Ha explicado que desde septiembre -un mes después de ser detenido en España- tiene trabajo fijo en la empresa FCC, que está inscrito en un gimnasio y que cuenta además con la tarjeta sanitaria de la Seguridad Social y, de hecho, mañana, ha dicho, tiene prevista una intervención quirúrgica de vesícula en el hospital madrileño de La Paz.
"La persona que me acusa falsamente ha querido extorsionar a mi familia", ha expuesto para tratar de demostrar las presuntas intenciones espurias en la acusación contra él, y tras asegurar que esta se ha utilizado "para sacar provecho de una herencia", ha señalado que con esa intención se ha llegado a presionar a las autoridades judiciales de México para que actúen contra él.
La embajada de México ha estado personada en la vista y su representante ha pedido que se acceda a la extradición porque, en contra de los expuesto por el fiscal se cumplen los requisitos exigidos para proceder a la entrega, entre ellos los de la doble incriminación, ya que los hechos denunciados constituyen delito de violación agravada en México y de agresión sexual continuada en España con penas similares.
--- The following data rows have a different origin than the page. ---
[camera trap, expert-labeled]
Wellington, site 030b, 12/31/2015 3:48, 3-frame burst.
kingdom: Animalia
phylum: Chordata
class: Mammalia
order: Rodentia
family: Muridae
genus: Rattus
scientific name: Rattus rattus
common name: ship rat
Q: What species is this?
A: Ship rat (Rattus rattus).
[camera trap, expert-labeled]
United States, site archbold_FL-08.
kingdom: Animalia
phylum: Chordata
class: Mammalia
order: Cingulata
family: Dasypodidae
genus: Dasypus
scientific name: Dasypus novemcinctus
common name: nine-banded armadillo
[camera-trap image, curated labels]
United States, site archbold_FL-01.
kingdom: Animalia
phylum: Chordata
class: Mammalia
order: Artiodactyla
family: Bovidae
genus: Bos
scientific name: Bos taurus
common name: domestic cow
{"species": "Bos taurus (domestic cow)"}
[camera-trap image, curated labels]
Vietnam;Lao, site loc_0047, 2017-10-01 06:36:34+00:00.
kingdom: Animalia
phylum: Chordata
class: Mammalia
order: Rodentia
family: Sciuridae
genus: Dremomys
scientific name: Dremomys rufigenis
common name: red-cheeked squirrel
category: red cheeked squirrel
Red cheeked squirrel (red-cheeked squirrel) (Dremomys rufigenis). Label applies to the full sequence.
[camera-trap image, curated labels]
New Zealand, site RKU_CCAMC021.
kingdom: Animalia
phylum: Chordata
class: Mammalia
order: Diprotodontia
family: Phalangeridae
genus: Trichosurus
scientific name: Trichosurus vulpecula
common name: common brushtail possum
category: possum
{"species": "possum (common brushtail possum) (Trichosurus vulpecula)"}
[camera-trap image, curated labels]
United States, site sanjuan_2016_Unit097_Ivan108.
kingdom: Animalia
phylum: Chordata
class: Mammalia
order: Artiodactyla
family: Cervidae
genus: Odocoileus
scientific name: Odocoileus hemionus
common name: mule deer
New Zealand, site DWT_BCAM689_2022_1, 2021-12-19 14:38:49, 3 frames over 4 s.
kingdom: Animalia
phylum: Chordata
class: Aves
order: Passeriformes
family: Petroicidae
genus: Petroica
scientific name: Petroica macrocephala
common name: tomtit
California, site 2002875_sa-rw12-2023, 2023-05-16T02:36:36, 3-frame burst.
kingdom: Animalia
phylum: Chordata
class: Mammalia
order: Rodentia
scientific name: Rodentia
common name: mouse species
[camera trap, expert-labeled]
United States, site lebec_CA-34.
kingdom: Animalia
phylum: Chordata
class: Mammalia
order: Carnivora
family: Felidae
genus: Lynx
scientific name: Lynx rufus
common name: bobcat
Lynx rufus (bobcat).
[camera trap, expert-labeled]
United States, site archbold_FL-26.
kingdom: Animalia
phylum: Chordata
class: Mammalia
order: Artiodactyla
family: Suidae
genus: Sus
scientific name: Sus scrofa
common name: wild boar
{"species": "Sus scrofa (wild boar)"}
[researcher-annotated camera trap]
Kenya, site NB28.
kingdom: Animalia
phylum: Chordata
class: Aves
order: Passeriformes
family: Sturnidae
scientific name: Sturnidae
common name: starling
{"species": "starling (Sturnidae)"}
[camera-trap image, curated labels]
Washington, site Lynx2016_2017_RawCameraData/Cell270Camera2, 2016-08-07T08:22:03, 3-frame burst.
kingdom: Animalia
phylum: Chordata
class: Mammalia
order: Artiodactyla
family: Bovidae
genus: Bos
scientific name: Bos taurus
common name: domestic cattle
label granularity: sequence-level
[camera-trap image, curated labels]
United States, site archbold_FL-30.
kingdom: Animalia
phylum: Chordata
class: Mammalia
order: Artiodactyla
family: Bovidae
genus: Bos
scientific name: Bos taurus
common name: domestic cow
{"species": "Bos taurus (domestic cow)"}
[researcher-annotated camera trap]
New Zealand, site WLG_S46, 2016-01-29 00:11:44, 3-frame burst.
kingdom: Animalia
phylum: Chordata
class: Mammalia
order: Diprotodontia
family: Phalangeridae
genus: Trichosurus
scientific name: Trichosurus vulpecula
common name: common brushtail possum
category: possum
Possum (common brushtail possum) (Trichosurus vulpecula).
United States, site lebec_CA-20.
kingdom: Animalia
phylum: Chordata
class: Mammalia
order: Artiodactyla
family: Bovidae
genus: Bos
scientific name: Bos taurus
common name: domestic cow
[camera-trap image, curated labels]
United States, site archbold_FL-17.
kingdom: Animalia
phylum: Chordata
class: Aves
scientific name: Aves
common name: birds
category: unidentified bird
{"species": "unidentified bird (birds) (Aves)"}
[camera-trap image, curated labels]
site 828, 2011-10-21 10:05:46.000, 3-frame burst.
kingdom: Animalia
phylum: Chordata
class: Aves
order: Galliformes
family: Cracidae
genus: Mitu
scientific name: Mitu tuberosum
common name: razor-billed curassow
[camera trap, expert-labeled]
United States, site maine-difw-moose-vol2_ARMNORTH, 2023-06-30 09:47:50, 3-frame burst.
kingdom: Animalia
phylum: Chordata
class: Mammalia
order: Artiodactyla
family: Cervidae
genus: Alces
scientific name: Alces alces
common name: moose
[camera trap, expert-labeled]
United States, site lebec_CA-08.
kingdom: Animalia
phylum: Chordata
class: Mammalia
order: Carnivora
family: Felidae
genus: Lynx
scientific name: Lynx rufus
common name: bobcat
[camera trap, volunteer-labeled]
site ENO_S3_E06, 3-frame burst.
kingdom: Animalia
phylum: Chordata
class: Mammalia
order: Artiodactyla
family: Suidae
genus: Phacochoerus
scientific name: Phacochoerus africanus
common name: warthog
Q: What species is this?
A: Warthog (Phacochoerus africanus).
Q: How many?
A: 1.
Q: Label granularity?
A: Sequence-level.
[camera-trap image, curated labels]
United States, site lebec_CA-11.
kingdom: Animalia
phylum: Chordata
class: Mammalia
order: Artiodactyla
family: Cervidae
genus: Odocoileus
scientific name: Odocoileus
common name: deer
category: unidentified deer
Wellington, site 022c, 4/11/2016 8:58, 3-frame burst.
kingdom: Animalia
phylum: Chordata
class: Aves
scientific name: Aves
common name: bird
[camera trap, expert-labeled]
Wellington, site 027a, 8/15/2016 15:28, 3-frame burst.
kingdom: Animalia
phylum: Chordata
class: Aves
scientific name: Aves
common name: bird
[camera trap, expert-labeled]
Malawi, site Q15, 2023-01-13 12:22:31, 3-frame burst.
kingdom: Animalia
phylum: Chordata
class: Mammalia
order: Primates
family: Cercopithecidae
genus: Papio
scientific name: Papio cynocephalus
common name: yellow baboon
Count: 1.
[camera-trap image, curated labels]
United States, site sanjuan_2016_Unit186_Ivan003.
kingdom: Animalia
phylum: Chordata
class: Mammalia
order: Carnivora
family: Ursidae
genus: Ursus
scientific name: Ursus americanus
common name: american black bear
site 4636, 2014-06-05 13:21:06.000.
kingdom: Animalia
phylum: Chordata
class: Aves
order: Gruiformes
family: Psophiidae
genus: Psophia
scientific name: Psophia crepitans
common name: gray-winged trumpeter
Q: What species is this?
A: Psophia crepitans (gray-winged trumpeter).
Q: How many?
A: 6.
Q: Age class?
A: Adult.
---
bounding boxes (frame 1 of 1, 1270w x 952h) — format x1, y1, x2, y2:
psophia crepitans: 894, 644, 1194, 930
En cuanto a la prescripción, el abogado de la embajada ha indicado que los delitos que se sancionan con más de 15 años de cárcel prescriben a los 20 años y que al haber denunciado cuando cumplió 18 años, en 2006, la prescripción empezaría a contar desde ese momento, con lo que, según la legislación española, no habrían prescrito.
Además ha criticado los "vínculos artificiales" con España que el reclamado ha construido "desde hace menos de un año", ha ironizado también con la situación de peligro en la que ha dicho que se encuentran sus sobrinos en España -"algo que no dudo"-, y ha indicado que su doble nacionalidad tampoco puede ser óbice para la extradición.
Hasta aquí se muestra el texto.